===== PAGE EXCERPT

Pop quiz: It's 2020, so you should...


a) Invest in cryptocurrency

b) Lament the demise of democracy

c) Plug an AI into your brain

d) All of the above

e) None of the abo-- wait, plug an AI into what?


You don't actually need to answer that. But if you want to have an impact on the world this year, you should at least have an informed opinion about each of those topics.


Keeping up with the latest innovations in technology, politics, and society is no easy task in our rapidly changing world. It's even harder to make sense of the effects -- intended or otherwise -- that these innovations have on the complex global systems that govern our lives.


Here are 6 books that I've found helpful for understanding the present and thinking critically about the future.


Radical Technologies: The Design of Everyday Life by Adam Greenfield

This book is an essential primer on the ways that emerging technologies are transforming the world. Highlights include an analysis of how smartphones effect our experience of reality, a deep yet accessible technical overview of blockchain, and an account of how 3D printing may provide a path to a post-scarcity future. What emerges is a thoughtful and provocative vision of the brave new world that we’re designing every day.


21 Lessons for the 21st Century by Yuval Noah Harari

Best-selling author and Oxford-trained historian Yuval Noah Harari’s latest work aims to be a guidebook for the future. By analyzing current social, political, economic, and technological trends, Harari provides insight into a remarkably broad range of topics, including automation and the future of work, fake news and the crisis of liberal democracy, and the ethics of biotech and Big Data. This book provides a highly accessible and provocative introduction to some of today’s most important issues.

==========

- **TASKS TO COMPLETE**
**A)** Translate this sentence from the reading list into Spanish: "Keeping up with the latest innovations in technology, politics, and society is no easy task in our rapidly changing world."
**B)** According to the reading list, where was Yuval Noah Harari trained as a historian?
The data that follow have no connection to the reading list.

===== DATA

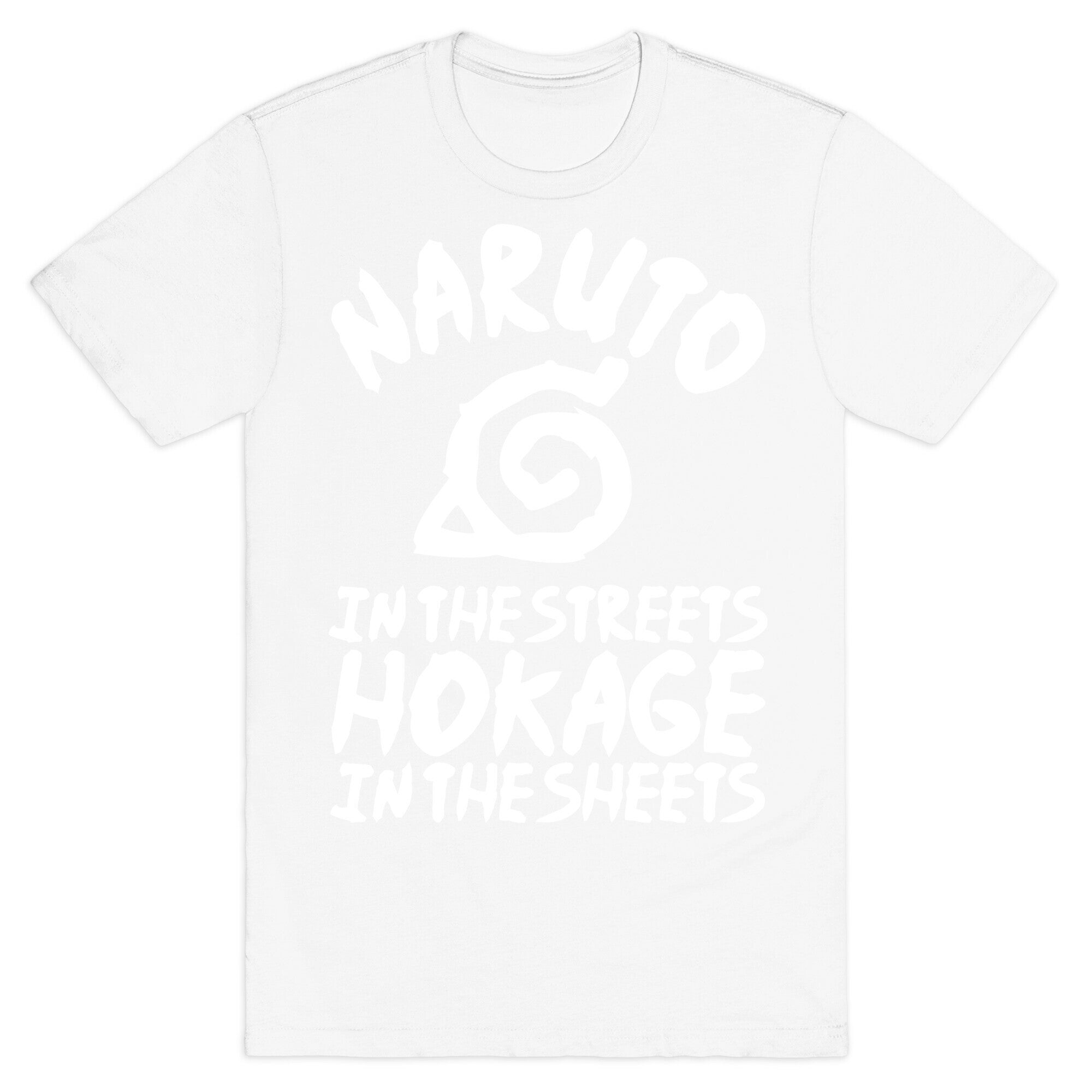 Naruto in the Streets Hokage in the Sheets T-Shirt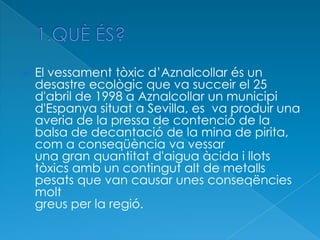  El vessament tòxic d’Aznalcollar és un
desastre ecològic que va succeir el 25
d'abril de 1998 a Aznalcollar un municipi
d'Espanya situat a Sevilla, es va produir una
averia de la pressa de contenció de la
balsa de decantació de la mina de pirita,
com a conseqüència va vessar
una gran quantitat d'aigua àcida i llots
tòxics amb un contingut alt de metalls
pesats que van causar unes conseqëncies
molt
greus per la regió.
 
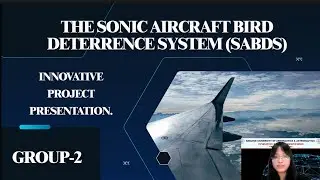 NUAA INNOVATIVE PROJECT COMPETITION 2025 - THE SONIC AIRCRAFT BIRD DETERRENCE SYSTEM (GROUP 2-1)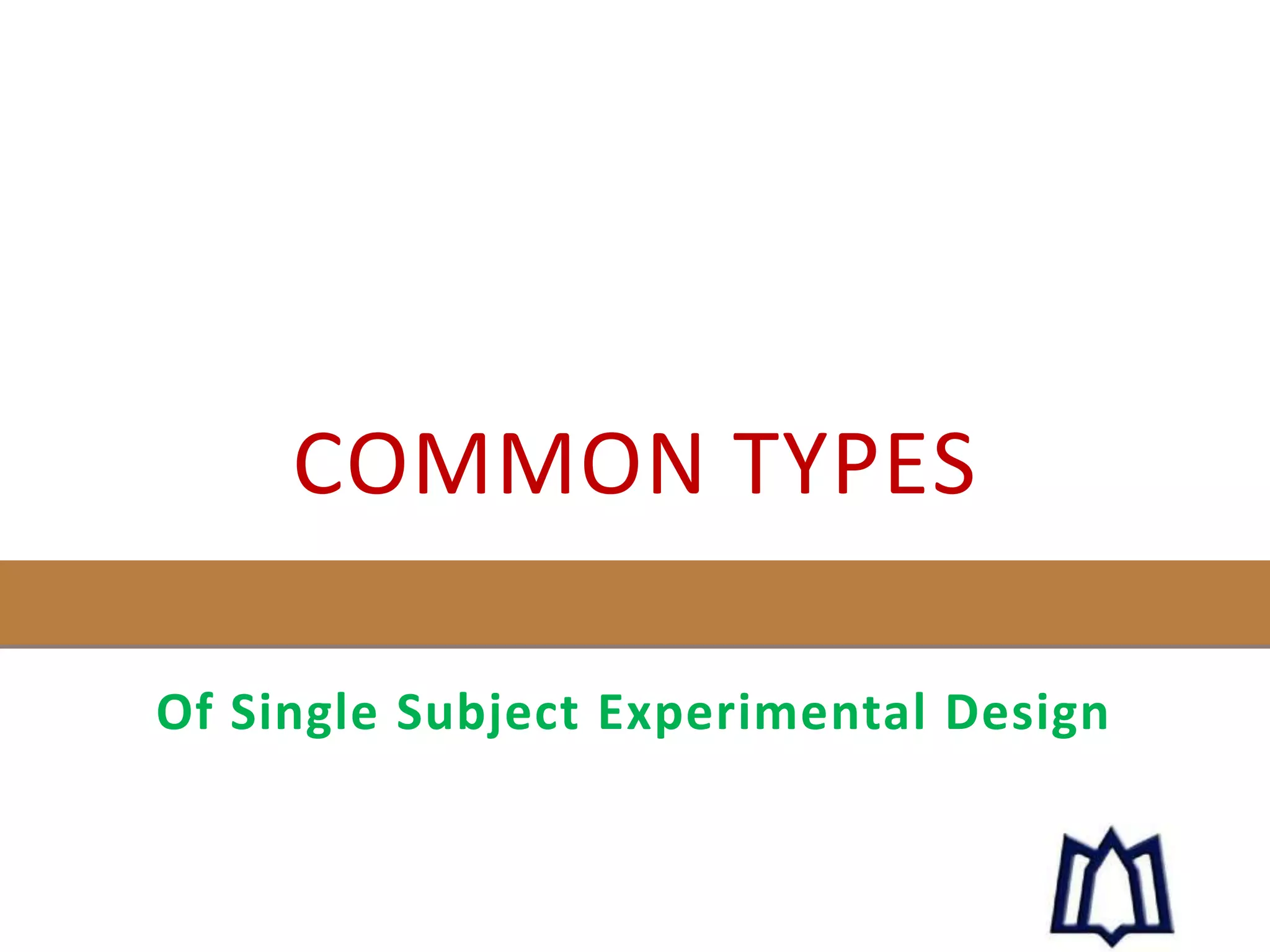 COMMON TYPES
Of Single Subject Experimental Design
 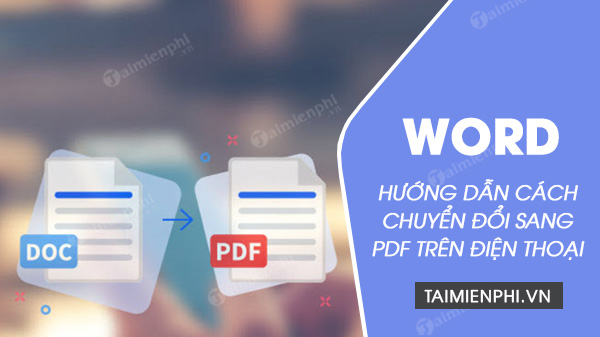 cach chuyen word sang pdf tren dien thoai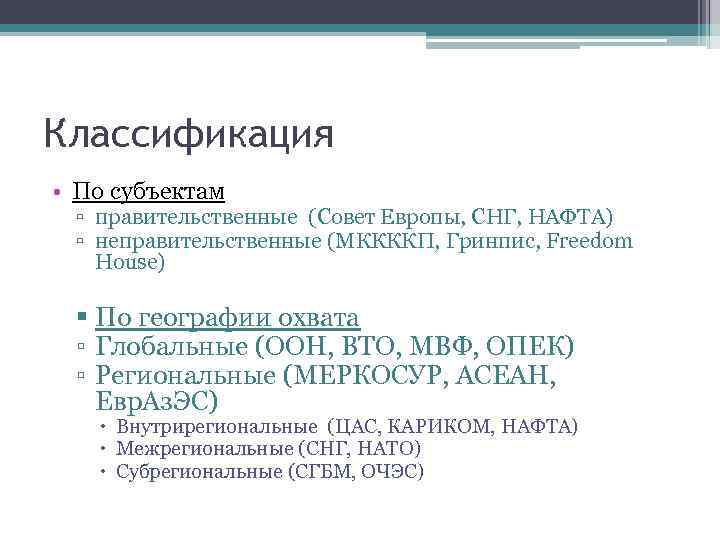 Классификация • По субъектам ▫ правительственные (Совет Европы, СНГ, НАФТА) ▫ неправительственные (МККККП, Гринпис,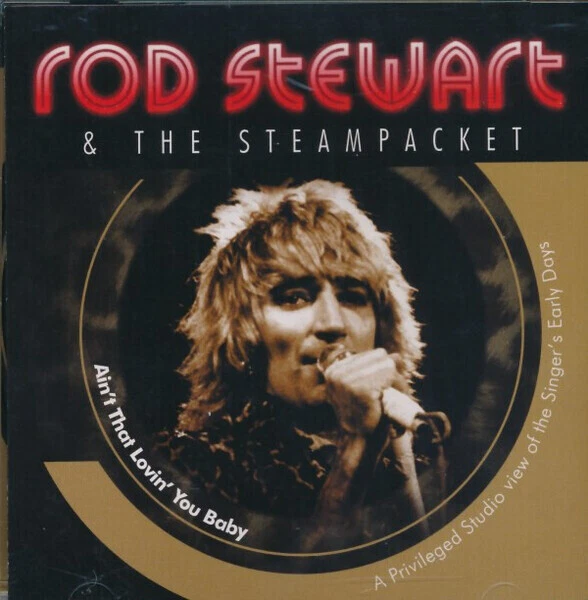 CD Rod Stewart & The Steampacket Aint That Lovin You Baby Prism Leisure - Bild 1 von 1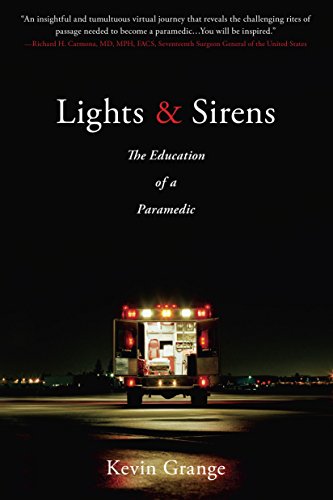 Lights and Sirens: The Education of a Paramedic Lights and Sirens: The Education of a Paramedic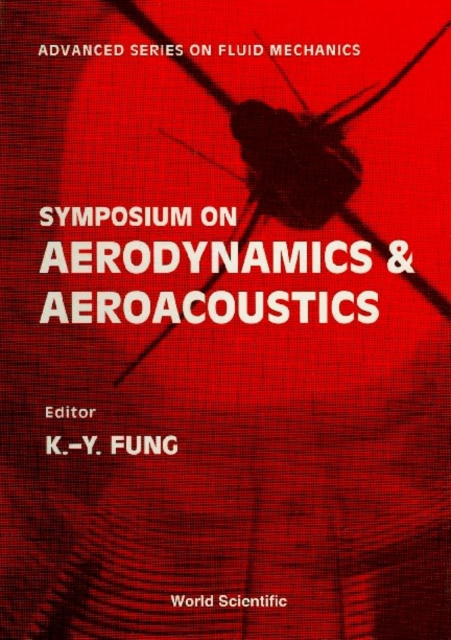 Aerodynamics And Aeroacoustics - Proceedings Of The Symposium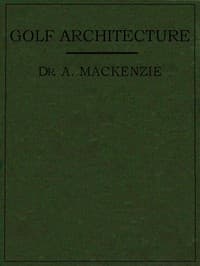 Golf Architecture: Economy in Course Construction and Green-Keeping
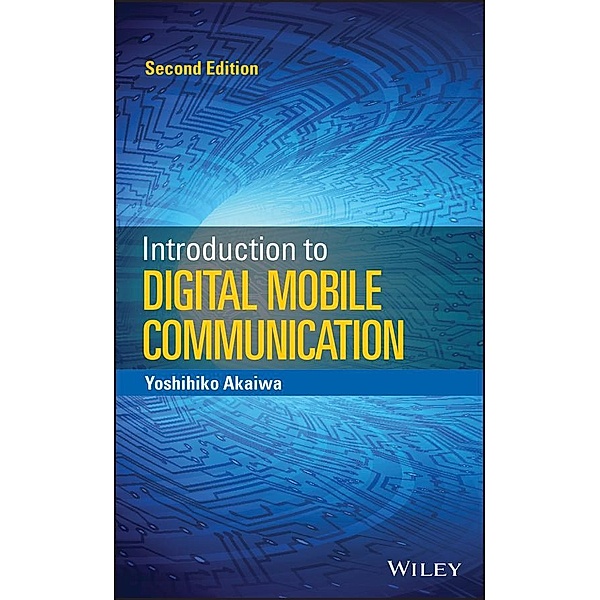 Introduction to Digital Mobile Communication, Yoshihiko Akaiwa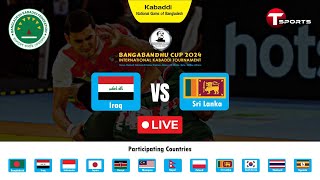 Live | Iraq vs Sri Lanka | Bangabandhu Cup 2024 | Kabaddi | T Sports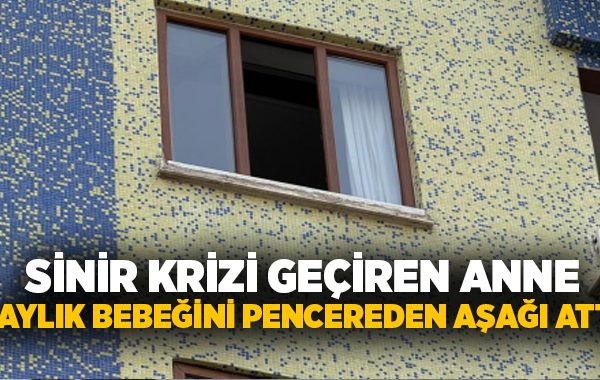 Sinir krizi geçiren anne 2 aylık bebeğini pencereden aşağı attı!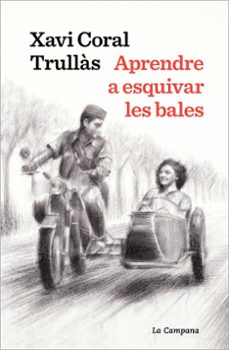 aprendre a esquivar les bales​ (ebook)-xavi coral-9788419245441
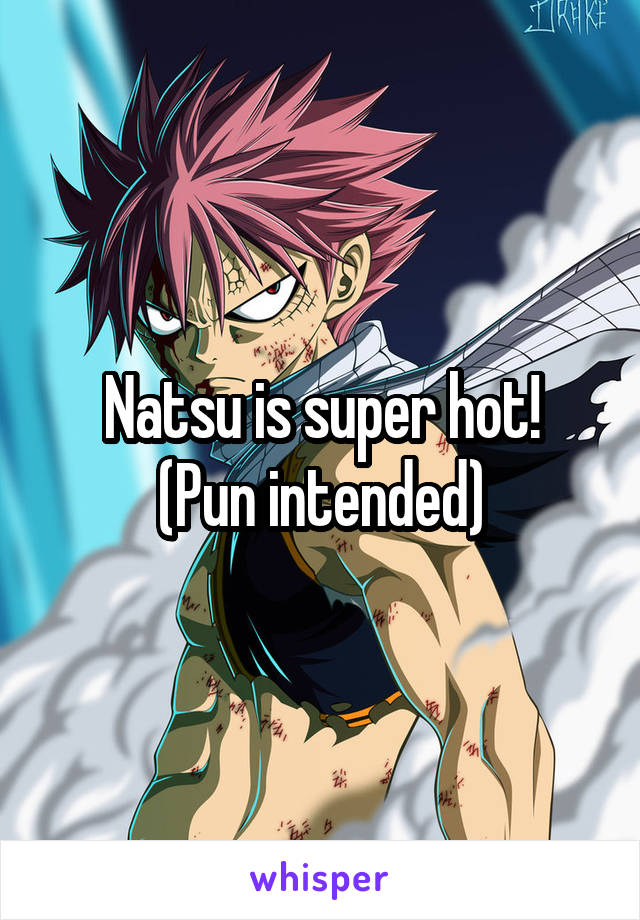 Natsu is super hot!
(Pun intended)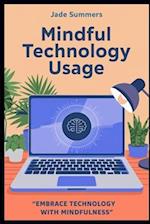 Mindful Technology Usage 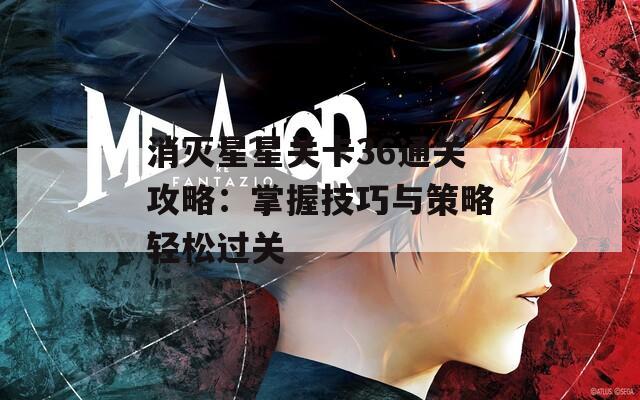 消灭星星关卡36通关攻略：掌握技巧与策略轻松过关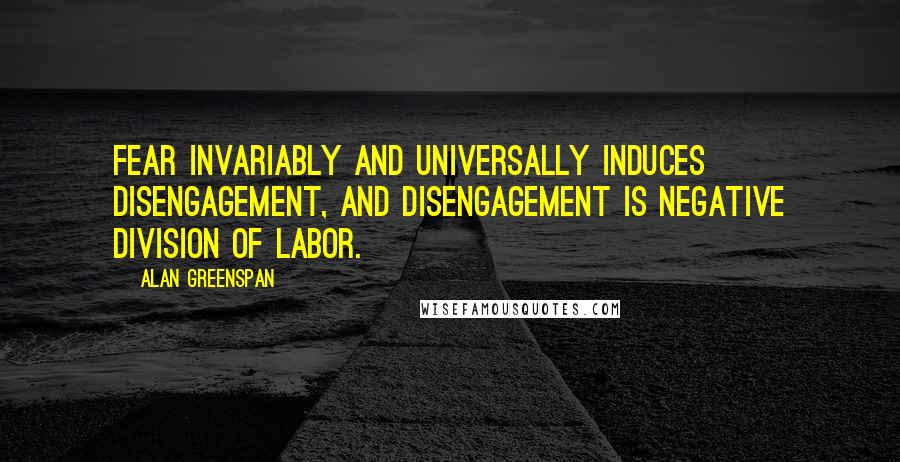 Alan Greenspan Quotes: Fear invariably and universally induces disengagement, and disengagement is negative division of labor.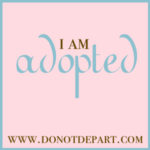 I am Adopted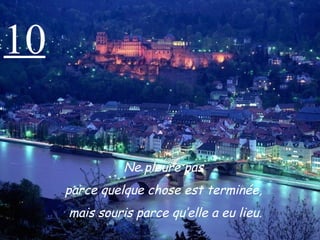 10 Ne pleure pas  parce quelque chose est terminée,  mais souris parce qu’elle a eu lieu. 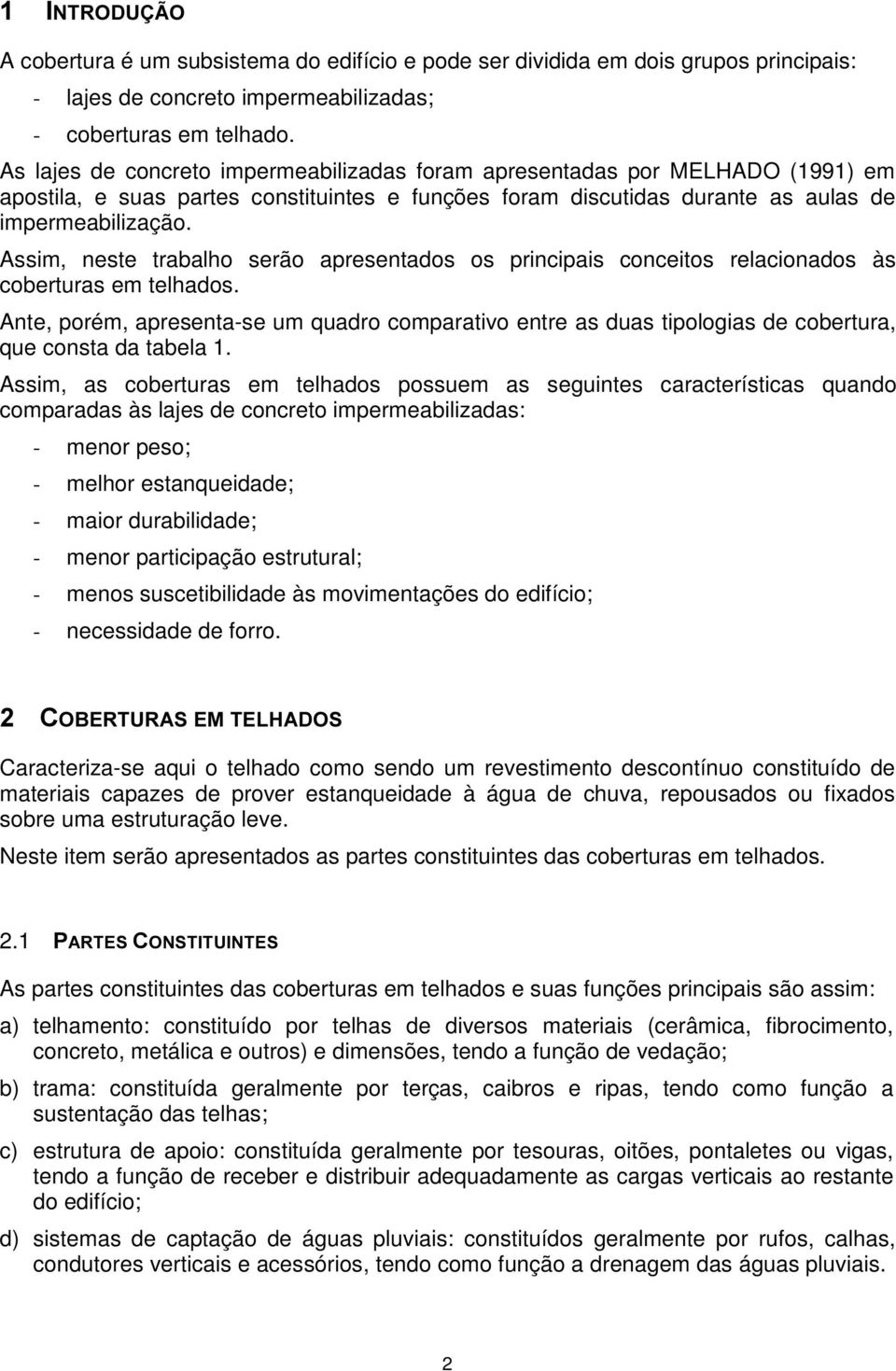 Assim, neste trabalho serão apresentados os principais conceitos relacionados às coberturas em telhados.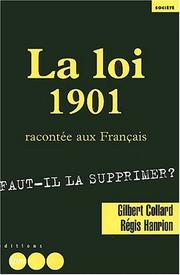 Cover of: La loi 1901 racontée aux français: faut-il la supprimer?
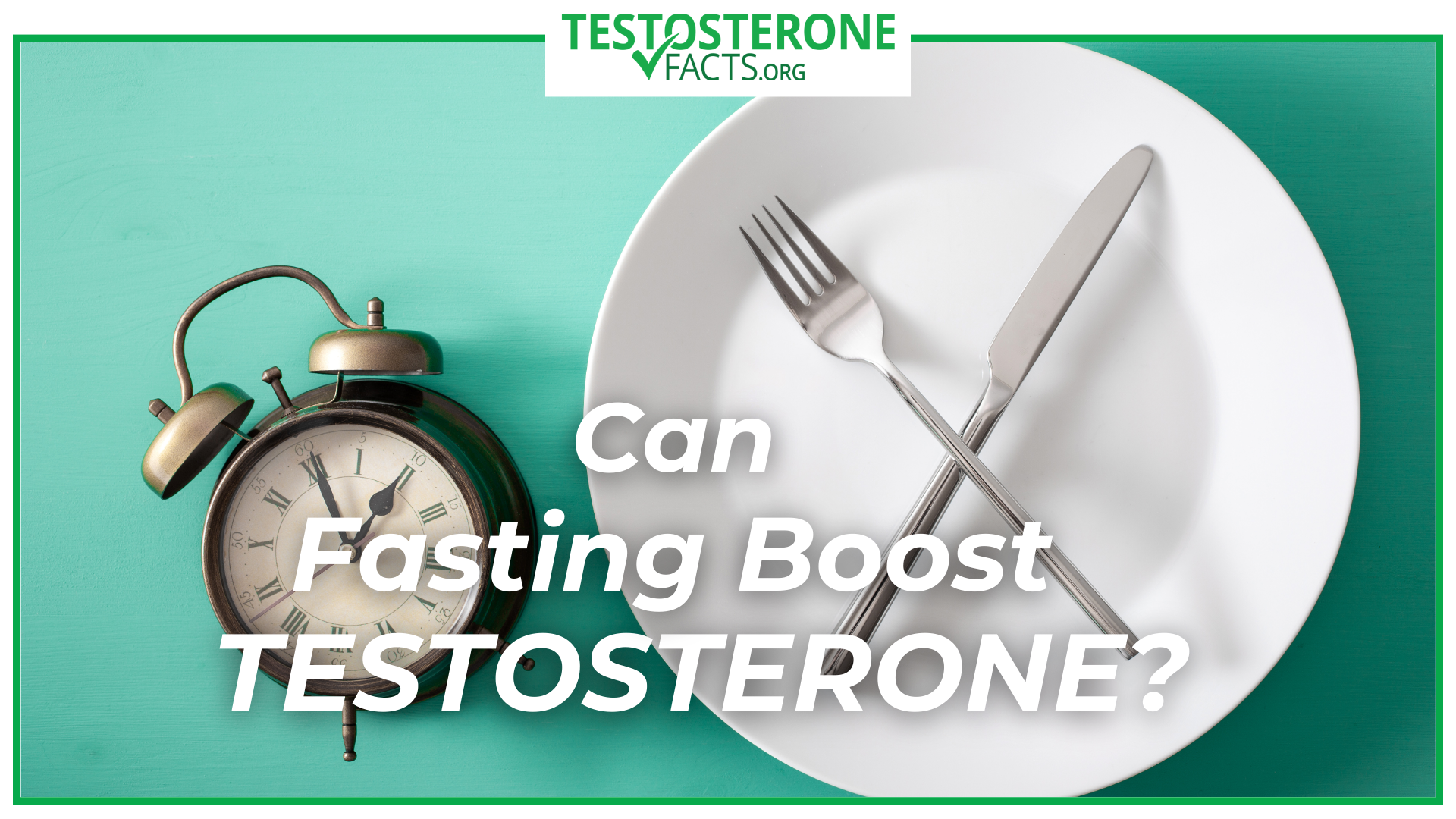 Can Fasting Boost Testosterone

==========

- **ANSWERS IN ORDER**
**A)** Mantenerse al día con las últimas innovaciones en tecnología, política y sociedad no es tarea fácil en nuestro mundo en rápida transformación.

**B)** At Oxford.